Es La Muerte El Final O El Comienzo?

'Pop'

Nosotros acabábamos de llegar de Inglaterra cuando fuimos llamados para asistir al funeral del padre de mi esposo, quién tenía 96 años de edad. ‘Pop' como amorosamente lo llamábamos, murió en su propia casa exactamente como el había orado que así fuera. El vivió solo, él había estado cocinando su acostumbrado pescado y papas cuando su mejor amiga sintió que debía ir con urgencia a casa de él para verlo. Fué tiempo de la cena, y sus visitas fueron siempre por las mañanas.

Cuando ella llegó, se dió cuenta que Pop no se sentía bien. Ella llamó por teléfono a su hija y ellas pensaron que lo mejor era traer a un doctor. Pop fué a su cuarto para acostarse; cuando el doctor llegó, decidieron llmar al hospital para apartar un cuarto. Mientras ellos estuvieron llamando, escucharon un estertor de muerte viniendo de su cuarto, y la vida de Pop se había ido.

Nosotros recordamos que cada vez que le visitamos, el hizo tan fácil nuestro retorno a Canada. Siempre nos preguntábamos si lo veríamos vivo otra vez, pero él señalaba el cielo y decía, " si no nos miramos aqui en la tierra, nos encontraremos allá en el cielo." El sonreía afectuosamente y nos daba un gran abrazo cuando salíamos. Nosotros conocimos el significado de lo que el decía. El no tuvo miedo de la muerte, pero estaba seguro de una casa en el cielo con el Jesús que él amó y del que habló a su mejor amiga.

Para nosotros, esta fué una llamada inesperada para ir a un funeral. Hicimos algunas llamadas de teléfono a nuestros parientes y amigos, y muchos de ellos dijeron que orarían por nosotros. Una vez más sentimos el poder de oración, y mientras estuvimos allí, ayudamos a limpiar la casa e hicimos arreglos para el funeral. El Pastor encargado en el funeral preguntó a mi esposo si le gustaría leer la escritura y decir algunas palabras, y él estuvo de acuerdo. Nosotros supimos que sin la ayuda de Dios ésto hubiera sido imposible, pués ellos eran muy unidos el uno al otro.

La escritura fué la que normalmente se lee en los funerales, " No se turbe vuestro corazón; creés en Dios, creed también en mí. En la casa de mi Padre muchas moradas hay; si así no fuera, yo os lo hubiera dicho; voy pués, a preparar lugar para vosotros." (Juan 14:1-2)

Después mi esposo comenzó a leer en el libro de Lucas capítulo 24, lo que los ángeles dijeron a las mujeres quienes estuvieron buscando el cuerpo de Jesús, "Porqué buscáis entre los muertos al que vive? No está aquí, sino que ha resucitado." (Lucas 24:5,6) Esforzándose para calmarse, mi esposo se paró al lado del ataúd y proclamó "Pop no está aquí, él ha resucitado!" después él procedió a hablar a todos los allí presentes acerca de la gran fé de Pop, de lo cual dijo que no fué otra mas que la fé cristiana que pudo darnos paz al sepultar a nuestro muerto. El exhortó a todos los presentes a seguir a Jesús.

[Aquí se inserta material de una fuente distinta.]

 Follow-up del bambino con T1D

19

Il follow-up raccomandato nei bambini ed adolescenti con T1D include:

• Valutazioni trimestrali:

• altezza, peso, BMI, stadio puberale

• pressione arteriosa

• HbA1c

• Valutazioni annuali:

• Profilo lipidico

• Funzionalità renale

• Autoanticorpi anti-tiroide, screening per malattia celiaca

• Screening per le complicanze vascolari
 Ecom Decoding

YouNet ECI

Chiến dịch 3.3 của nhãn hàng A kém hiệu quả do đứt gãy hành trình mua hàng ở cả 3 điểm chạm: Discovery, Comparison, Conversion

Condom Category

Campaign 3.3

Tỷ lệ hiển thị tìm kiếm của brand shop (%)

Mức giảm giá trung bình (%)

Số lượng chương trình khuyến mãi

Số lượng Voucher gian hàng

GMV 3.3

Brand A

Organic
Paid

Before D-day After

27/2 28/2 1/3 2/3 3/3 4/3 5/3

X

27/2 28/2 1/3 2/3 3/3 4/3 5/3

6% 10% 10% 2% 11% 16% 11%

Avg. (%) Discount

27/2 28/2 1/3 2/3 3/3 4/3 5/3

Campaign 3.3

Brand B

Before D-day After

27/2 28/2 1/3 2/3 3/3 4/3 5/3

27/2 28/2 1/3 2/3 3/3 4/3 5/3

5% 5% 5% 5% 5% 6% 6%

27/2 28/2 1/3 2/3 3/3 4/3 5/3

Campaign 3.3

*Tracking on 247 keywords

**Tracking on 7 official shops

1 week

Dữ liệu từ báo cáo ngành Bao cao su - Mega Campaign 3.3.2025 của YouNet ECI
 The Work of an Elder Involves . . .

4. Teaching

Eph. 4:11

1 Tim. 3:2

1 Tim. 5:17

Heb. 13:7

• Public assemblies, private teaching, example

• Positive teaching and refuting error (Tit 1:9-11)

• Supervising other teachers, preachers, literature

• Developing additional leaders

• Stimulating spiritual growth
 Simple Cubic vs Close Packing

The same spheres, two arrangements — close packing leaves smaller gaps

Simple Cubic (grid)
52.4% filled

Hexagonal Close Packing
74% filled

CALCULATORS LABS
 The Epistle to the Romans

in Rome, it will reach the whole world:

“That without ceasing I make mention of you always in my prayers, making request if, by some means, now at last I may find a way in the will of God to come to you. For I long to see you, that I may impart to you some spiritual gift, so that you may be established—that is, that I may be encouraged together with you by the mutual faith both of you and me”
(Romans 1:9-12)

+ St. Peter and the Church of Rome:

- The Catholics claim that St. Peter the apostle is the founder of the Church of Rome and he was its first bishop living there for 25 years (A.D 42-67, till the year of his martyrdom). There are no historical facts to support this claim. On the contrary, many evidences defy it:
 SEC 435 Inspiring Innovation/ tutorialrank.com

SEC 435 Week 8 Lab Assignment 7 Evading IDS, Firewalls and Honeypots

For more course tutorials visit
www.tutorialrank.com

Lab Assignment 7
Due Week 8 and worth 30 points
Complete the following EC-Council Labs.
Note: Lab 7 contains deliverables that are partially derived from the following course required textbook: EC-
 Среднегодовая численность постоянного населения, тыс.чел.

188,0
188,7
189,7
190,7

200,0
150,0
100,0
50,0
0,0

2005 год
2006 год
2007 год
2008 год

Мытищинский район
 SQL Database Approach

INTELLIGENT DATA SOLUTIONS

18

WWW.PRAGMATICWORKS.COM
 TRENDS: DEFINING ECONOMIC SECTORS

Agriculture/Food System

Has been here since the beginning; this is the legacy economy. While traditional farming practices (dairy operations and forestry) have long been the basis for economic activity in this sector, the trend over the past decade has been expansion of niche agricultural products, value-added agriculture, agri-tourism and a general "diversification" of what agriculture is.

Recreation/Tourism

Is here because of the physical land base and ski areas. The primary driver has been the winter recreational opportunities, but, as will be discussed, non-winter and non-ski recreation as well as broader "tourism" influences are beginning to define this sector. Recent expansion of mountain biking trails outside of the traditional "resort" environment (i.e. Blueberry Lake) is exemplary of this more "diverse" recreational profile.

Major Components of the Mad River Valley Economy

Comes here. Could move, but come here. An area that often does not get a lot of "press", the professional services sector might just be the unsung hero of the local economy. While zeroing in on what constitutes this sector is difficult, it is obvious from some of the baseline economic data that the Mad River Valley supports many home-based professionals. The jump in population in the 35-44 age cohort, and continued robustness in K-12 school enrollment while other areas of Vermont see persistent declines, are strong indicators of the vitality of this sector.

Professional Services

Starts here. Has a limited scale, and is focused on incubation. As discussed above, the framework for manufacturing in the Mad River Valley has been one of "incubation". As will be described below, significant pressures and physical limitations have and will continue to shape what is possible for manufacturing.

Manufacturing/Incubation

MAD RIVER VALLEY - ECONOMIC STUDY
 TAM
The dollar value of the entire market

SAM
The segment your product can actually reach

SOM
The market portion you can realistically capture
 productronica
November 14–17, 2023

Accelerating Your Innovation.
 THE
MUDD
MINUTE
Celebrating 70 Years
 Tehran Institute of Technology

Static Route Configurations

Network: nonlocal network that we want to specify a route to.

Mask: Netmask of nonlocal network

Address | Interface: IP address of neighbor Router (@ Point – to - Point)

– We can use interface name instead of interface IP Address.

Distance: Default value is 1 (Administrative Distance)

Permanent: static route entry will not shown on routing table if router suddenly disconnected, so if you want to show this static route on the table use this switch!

Mientras mi esposo habló, relató mas tarde que el Pastor que estaba sentado atrás de él susurraba un constante "Alabado seas Tú Jesús", sin ésto, mi esposo dijo que no hubiera sido capaz de terminar de hablar. Después del funeral descubrimos que el Pastor había recibido el Bautismo del Espíritu Santo y es un miembro de Morris Cerullo del Ejército de Dios a nivel mundial, como lo somos nosotros.

Jesús dijo, "Yo soy la resurrección y la vida; el que cree en mí, aunque esté muerto, vivirá." (Juan 11:25) El tremendo poder de la vida que rompió la tumba esa mañana de Pascua, vive dentro de cada verdadero cristiano hoy; y es el poder por el cual Pop será resucitado para estar con Jesús. Es el mismo poder que hizo posible que mi esposo hablara con esa seguridad al lado del ataúd de su amado padre.

Solamente el poder de un Jesús resucitado puede vencer la muerte. Solamente Jesucristo, el Mesías, el Hijo de Dios, puede salvarnos de nuestros pecados y llevarnos seguros al otro lado. Nosotros agradecemos a El por la vida de Pop, una vida en la cual fué capáz de enfrentarse a las circunstancias difíciles y terminar en semejante gracia y belleza dentro del cuidado de un amoroso Creador.

Ojalá que nosotros también, prosigamos una fé como ésta, de manera que cuando nuestra vida termine, sabreros sin duda que la muerte no es el final, sino el comienzo!